Cycling road etiquette and style in Hanoi is a revelation. The apparent chaos of cars, scooters, bikes and pedestrians is in reality ordered and benign. Two wheeled vehicles easily out number all other modes of transport, and because of this, there is a much better sense of traffic flow and movement. The roads are a little like slow meandering rivers, winding their way around obstacles, correcting speed and direction but always importantly moving. Nothing appears to rush overtly, except when jumping lights, as speed is useless in the density of vehicles travelling so closely together. Holding on to our cycling nerve, as we pedal along, the approaching and oncoming cars and scooters slow and turn to avoid collision. Once this miraculous lesson is learnt, that space is given by other road users when needed, there comes an easy joy of navigating the busy roads.

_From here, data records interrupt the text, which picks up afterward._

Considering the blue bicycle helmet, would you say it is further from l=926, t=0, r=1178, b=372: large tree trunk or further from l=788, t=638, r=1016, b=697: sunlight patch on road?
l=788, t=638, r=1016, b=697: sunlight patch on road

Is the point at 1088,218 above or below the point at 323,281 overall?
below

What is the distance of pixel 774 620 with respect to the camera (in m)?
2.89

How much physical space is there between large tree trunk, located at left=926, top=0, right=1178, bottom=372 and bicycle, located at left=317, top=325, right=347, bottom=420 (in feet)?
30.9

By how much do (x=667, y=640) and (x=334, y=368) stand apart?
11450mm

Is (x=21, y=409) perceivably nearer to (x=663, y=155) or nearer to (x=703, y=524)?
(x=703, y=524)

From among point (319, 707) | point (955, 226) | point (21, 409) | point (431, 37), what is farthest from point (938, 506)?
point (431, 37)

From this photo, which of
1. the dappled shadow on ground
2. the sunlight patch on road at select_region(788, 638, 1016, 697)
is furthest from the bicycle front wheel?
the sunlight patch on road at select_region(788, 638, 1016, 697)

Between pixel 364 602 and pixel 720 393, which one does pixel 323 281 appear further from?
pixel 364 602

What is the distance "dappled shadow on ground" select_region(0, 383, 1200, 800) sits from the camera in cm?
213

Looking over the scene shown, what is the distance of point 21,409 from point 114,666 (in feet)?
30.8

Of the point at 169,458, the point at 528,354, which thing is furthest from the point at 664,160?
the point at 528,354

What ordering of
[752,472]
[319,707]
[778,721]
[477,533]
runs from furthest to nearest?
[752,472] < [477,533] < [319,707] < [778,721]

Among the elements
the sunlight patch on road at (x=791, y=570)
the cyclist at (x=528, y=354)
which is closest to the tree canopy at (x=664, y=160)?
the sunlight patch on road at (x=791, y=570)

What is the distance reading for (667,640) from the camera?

To learn ‘how to ride’ here we simply followed other cyclists and discovered another style of riding altogether. Hand signals are a necessity both for riders and pedestrians, with arms stuck out to indicate the change in direction and angled backwards from the body, with the hand and fingers fluttering and trailing behind to implore the traffic to slow to allow manoeuvre. The hand moves in away as if to gently push the traffic back and, like the flow of a river parting around a rock, the traffic adjusts its course of direction.
Riders both on scooters and bicycles wear very different riding gear. Helmets for scooters are now compulsory and are open sided without a visor. They are brightly coloured, typically branded with Chanel or Gucci logos, or with a Burberry chequered strip down the middle. They look very cool with big sunglasses, despite appearing ineffective in a collision. Cotton hoodies are worn by almost everyone, to keep the sun off, and have extra long sleeves to allow for the rider’s extended reach to handlebars with thumb holes to keep the hands covered. Men wear indigo blue and black denim versions and women brightly coloured and flowered cotton hoodies which hang longer to help cover the legs. Women on scooters often wear a wrap around sun apron, again brightly coloured cotton, to further shade their skin. Almost everyone covers their faces with big sunglasses and cotton face masks to try and protect themselves from pollution and sunshine. Small children are lassoed with a purposely designed padded belt to their seated scooter driving parent and stand between their legs behind the steering column. No one wears riding gloves except to protect themselves against the sun and are a full arm length in white cotton.
Yasmin and I stand out from the crowd and must look plainly ridiculous in our ‘day glow’ cycling tops looking bright, hot and shiny. Perhaps this is a good thing, being so conspicuous, as everyone sees they should give these riding novices an extra wide berth!